▸ What the exercise asks
Give a verbatim quotation of every record.
::::
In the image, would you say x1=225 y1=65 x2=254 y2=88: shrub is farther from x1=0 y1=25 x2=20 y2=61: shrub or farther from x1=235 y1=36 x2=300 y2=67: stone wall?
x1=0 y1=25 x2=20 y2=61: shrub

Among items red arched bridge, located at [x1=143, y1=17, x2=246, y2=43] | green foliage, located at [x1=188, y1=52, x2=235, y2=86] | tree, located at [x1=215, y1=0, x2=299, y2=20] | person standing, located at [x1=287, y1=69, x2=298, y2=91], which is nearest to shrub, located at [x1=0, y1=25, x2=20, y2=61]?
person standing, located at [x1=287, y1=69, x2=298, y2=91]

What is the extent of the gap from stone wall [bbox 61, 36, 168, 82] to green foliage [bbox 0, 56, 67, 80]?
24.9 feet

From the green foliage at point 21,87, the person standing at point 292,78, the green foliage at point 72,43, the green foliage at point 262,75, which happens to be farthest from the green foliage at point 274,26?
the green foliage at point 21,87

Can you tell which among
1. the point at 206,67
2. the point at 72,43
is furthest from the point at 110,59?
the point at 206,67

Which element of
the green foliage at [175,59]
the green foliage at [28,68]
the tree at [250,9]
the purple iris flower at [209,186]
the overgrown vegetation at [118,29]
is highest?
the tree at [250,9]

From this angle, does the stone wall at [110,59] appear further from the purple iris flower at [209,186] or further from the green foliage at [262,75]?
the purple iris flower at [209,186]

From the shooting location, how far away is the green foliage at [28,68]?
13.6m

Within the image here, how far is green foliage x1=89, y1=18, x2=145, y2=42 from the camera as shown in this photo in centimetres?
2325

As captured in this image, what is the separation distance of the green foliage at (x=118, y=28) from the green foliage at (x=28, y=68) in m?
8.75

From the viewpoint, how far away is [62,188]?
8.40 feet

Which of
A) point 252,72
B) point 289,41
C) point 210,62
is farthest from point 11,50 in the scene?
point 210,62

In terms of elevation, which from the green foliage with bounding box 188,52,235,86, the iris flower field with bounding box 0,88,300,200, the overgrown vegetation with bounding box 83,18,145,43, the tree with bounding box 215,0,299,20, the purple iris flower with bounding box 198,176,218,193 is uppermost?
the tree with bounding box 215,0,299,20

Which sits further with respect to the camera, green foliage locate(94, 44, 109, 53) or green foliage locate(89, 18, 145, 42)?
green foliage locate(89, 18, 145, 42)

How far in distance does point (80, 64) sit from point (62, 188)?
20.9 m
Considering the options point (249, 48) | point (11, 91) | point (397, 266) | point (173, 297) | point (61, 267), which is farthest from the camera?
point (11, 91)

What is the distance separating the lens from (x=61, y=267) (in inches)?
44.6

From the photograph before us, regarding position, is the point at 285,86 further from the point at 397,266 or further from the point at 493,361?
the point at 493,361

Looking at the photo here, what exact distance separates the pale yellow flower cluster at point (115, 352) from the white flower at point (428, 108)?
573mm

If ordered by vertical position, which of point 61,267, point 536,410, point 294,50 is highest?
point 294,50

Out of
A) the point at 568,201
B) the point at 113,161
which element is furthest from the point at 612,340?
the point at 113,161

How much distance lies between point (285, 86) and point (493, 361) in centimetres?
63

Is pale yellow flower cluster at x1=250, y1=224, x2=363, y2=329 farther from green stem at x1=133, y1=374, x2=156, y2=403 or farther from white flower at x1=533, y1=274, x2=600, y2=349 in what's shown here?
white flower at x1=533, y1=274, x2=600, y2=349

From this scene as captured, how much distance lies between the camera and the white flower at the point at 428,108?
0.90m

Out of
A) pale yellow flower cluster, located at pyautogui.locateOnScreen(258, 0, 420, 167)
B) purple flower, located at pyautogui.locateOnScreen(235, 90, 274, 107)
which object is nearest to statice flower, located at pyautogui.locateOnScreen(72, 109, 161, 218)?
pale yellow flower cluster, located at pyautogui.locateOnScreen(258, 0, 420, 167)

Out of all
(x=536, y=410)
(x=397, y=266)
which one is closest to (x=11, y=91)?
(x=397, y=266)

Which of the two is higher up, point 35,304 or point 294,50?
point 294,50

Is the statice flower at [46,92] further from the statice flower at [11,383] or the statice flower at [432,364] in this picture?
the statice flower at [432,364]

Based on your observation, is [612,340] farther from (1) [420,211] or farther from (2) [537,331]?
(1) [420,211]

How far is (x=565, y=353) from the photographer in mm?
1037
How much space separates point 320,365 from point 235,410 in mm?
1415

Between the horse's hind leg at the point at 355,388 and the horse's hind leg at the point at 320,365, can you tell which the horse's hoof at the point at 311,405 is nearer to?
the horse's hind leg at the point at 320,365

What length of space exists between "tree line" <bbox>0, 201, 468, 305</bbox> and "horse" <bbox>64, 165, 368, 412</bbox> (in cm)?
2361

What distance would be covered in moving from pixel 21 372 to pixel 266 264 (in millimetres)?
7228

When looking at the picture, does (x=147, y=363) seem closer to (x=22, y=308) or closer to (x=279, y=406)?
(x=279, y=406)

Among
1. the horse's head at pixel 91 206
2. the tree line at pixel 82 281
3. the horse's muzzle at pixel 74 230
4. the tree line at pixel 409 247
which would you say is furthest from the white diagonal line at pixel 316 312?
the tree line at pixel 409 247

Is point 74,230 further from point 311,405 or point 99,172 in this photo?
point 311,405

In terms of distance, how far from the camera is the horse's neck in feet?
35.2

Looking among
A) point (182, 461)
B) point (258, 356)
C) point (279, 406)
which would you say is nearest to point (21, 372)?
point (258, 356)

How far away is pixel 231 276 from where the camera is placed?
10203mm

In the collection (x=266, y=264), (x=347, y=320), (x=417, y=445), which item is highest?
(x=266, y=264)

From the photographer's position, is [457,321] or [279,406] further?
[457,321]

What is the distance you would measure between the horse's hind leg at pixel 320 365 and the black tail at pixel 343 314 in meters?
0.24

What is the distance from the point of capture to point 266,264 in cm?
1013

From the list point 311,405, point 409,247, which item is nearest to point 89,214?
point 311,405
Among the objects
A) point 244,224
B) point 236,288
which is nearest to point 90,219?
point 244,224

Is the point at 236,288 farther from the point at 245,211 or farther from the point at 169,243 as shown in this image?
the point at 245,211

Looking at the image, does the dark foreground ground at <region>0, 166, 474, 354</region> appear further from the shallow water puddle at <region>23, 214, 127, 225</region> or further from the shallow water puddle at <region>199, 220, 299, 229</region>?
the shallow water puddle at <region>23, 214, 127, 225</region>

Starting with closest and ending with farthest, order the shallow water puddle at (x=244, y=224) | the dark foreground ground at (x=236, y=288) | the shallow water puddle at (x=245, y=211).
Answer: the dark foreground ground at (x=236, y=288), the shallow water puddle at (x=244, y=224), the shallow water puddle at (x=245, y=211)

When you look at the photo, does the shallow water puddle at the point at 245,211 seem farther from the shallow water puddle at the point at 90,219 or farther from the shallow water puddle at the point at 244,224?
::::
▸ Solution to the problem
In the image, would you say x1=225 y1=65 x2=254 y2=88: shrub is farther from x1=0 y1=25 x2=20 y2=61: shrub or farther from x1=235 y1=36 x2=300 y2=67: stone wall?
x1=0 y1=25 x2=20 y2=61: shrub

Among items red arched bridge, located at [x1=143, y1=17, x2=246, y2=43] | green foliage, located at [x1=188, y1=52, x2=235, y2=86] | tree, located at [x1=215, y1=0, x2=299, y2=20] | person standing, located at [x1=287, y1=69, x2=298, y2=91], which is nearest to shrub, located at [x1=0, y1=25, x2=20, y2=61]?
person standing, located at [x1=287, y1=69, x2=298, y2=91]

What is the extent of the gap from stone wall [bbox 61, 36, 168, 82] to green foliage [bbox 0, 56, 67, 80]?
24.9 feet

From the green foliage at point 21,87, the person standing at point 292,78, the green foliage at point 72,43, the green foliage at point 262,75, which happens to be farthest from the green foliage at point 274,26?
the green foliage at point 21,87

Can you tell which among
1. the point at 206,67
2. the point at 72,43
is furthest from the point at 110,59?
the point at 206,67

Which element of
the green foliage at [175,59]
the green foliage at [28,68]
the tree at [250,9]
the purple iris flower at [209,186]
the overgrown vegetation at [118,29]
is highest?
the tree at [250,9]

From this angle, does the stone wall at [110,59] appear further from the purple iris flower at [209,186] or further from the green foliage at [262,75]?
the purple iris flower at [209,186]

From the shooting location, how far away is the green foliage at [28,68]?
13.6m

Within the image here, how far is green foliage x1=89, y1=18, x2=145, y2=42 from the camera as shown in this photo in centimetres?
2325

As captured in this image, what is the separation distance of the green foliage at (x=118, y=28) from the green foliage at (x=28, y=68) in m?
8.75

From the viewpoint, how far away is [62,188]?
8.40 feet

Which of
A) point 252,72
B) point 289,41
C) point 210,62
is farthest from point 11,50 in the scene?
point 210,62

In terms of elevation, which from the green foliage with bounding box 188,52,235,86, the iris flower field with bounding box 0,88,300,200, the overgrown vegetation with bounding box 83,18,145,43, the tree with bounding box 215,0,299,20, the purple iris flower with bounding box 198,176,218,193 is uppermost?
the tree with bounding box 215,0,299,20

Which sits further with respect to the camera, green foliage locate(94, 44, 109, 53) or green foliage locate(89, 18, 145, 42)?
green foliage locate(89, 18, 145, 42)

How far in distance does point (80, 64) sit from point (62, 188)?
20.9 m
Considering the options point (249, 48) | point (11, 91) | point (397, 266) | point (173, 297) | point (61, 267), which is farthest from the camera?
point (11, 91)

What is the distance separating the lens from (x=61, y=267) (in inches)?
44.6

From the photograph before us, regarding position, is the point at 285,86 further from the point at 397,266 or further from the point at 493,361?
the point at 493,361

Looking at the photo here, what exact distance separates the pale yellow flower cluster at point (115, 352) from the white flower at point (428, 108)?
573mm

If ordered by vertical position, which of point 61,267, point 536,410, point 294,50 is highest?
point 294,50

Out of
A) the point at 568,201
B) the point at 113,161
which element is furthest from the point at 612,340?
the point at 113,161

How much distance lies between point (285, 86) and point (493, 361) in centimetres?
63

Is pale yellow flower cluster at x1=250, y1=224, x2=363, y2=329 farther from green stem at x1=133, y1=374, x2=156, y2=403 or farther from white flower at x1=533, y1=274, x2=600, y2=349 in what's shown here?
white flower at x1=533, y1=274, x2=600, y2=349

From this scene as captured, how much distance lies between the camera and the white flower at the point at 428,108?
0.90m

Out of
A) pale yellow flower cluster, located at pyautogui.locateOnScreen(258, 0, 420, 167)
B) purple flower, located at pyautogui.locateOnScreen(235, 90, 274, 107)
which object is nearest to statice flower, located at pyautogui.locateOnScreen(72, 109, 161, 218)?
pale yellow flower cluster, located at pyautogui.locateOnScreen(258, 0, 420, 167)

Out of all
(x=536, y=410)
(x=397, y=266)
which one is closest to (x=11, y=91)?
(x=397, y=266)

Which of the two is higher up, point 35,304 or point 294,50?
point 294,50

Is the statice flower at [46,92] further from the statice flower at [11,383] or the statice flower at [432,364] in this picture?
the statice flower at [432,364]

Based on your observation, is [612,340] farther from (1) [420,211] or farther from (2) [537,331]?
(1) [420,211]

How far is (x=565, y=353) from the photographer in mm?
1037
How much space separates point 320,365 from point 235,410 in mm?
1415

Between the horse's hind leg at the point at 355,388 and the horse's hind leg at the point at 320,365, can you tell which the horse's hoof at the point at 311,405 is nearer to?
the horse's hind leg at the point at 320,365

What length of space exists between "tree line" <bbox>0, 201, 468, 305</bbox> and "horse" <bbox>64, 165, 368, 412</bbox> (in cm)?
2361

What distance would be covered in moving from pixel 21 372 to pixel 266 264 (in millimetres)?
7228

When looking at the picture, does (x=147, y=363) seem closer to (x=22, y=308) or closer to (x=279, y=406)?
(x=279, y=406)

Among
1. the horse's head at pixel 91 206
2. the tree line at pixel 82 281
3. the horse's muzzle at pixel 74 230
4. the tree line at pixel 409 247
which would you say is furthest from the white diagonal line at pixel 316 312?
the tree line at pixel 409 247

Is point 74,230 further from point 311,405 or point 99,172 in this photo?
point 311,405

In terms of distance, how far from the camera is the horse's neck in feet?
35.2

Looking among
A) point (182, 461)
B) point (258, 356)
C) point (279, 406)
which would you say is nearest to point (21, 372)?
point (258, 356)

How far away is pixel 231 276 from where the camera is placed?
10203mm

In the collection (x=266, y=264), (x=347, y=320), (x=417, y=445), which item is highest?
(x=266, y=264)

From the photographer's position, is [457,321] or [279,406] further?
[457,321]

What is the distance you would measure between the horse's hind leg at pixel 320 365 and the black tail at pixel 343 314 in meters?
0.24

What is the distance from the point of capture to point 266,264 in cm?
1013

From the list point 311,405, point 409,247, which item is nearest to point 89,214?
point 311,405
Among the objects
A) point 244,224
B) point 236,288
which is nearest to point 90,219?
point 244,224

Is the point at 236,288 farther from the point at 245,211 or farther from the point at 169,243 as shown in this image?
the point at 245,211

Looking at the image, does the dark foreground ground at <region>0, 166, 474, 354</region> appear further from the shallow water puddle at <region>23, 214, 127, 225</region> or further from the shallow water puddle at <region>199, 220, 299, 229</region>?
the shallow water puddle at <region>23, 214, 127, 225</region>

Starting with closest and ending with farthest, order the shallow water puddle at (x=244, y=224) | the dark foreground ground at (x=236, y=288) | the shallow water puddle at (x=245, y=211).
Answer: the dark foreground ground at (x=236, y=288), the shallow water puddle at (x=244, y=224), the shallow water puddle at (x=245, y=211)

When you look at the photo, does the shallow water puddle at the point at 245,211 seem farther from the shallow water puddle at the point at 90,219 or farther from the shallow water puddle at the point at 244,224?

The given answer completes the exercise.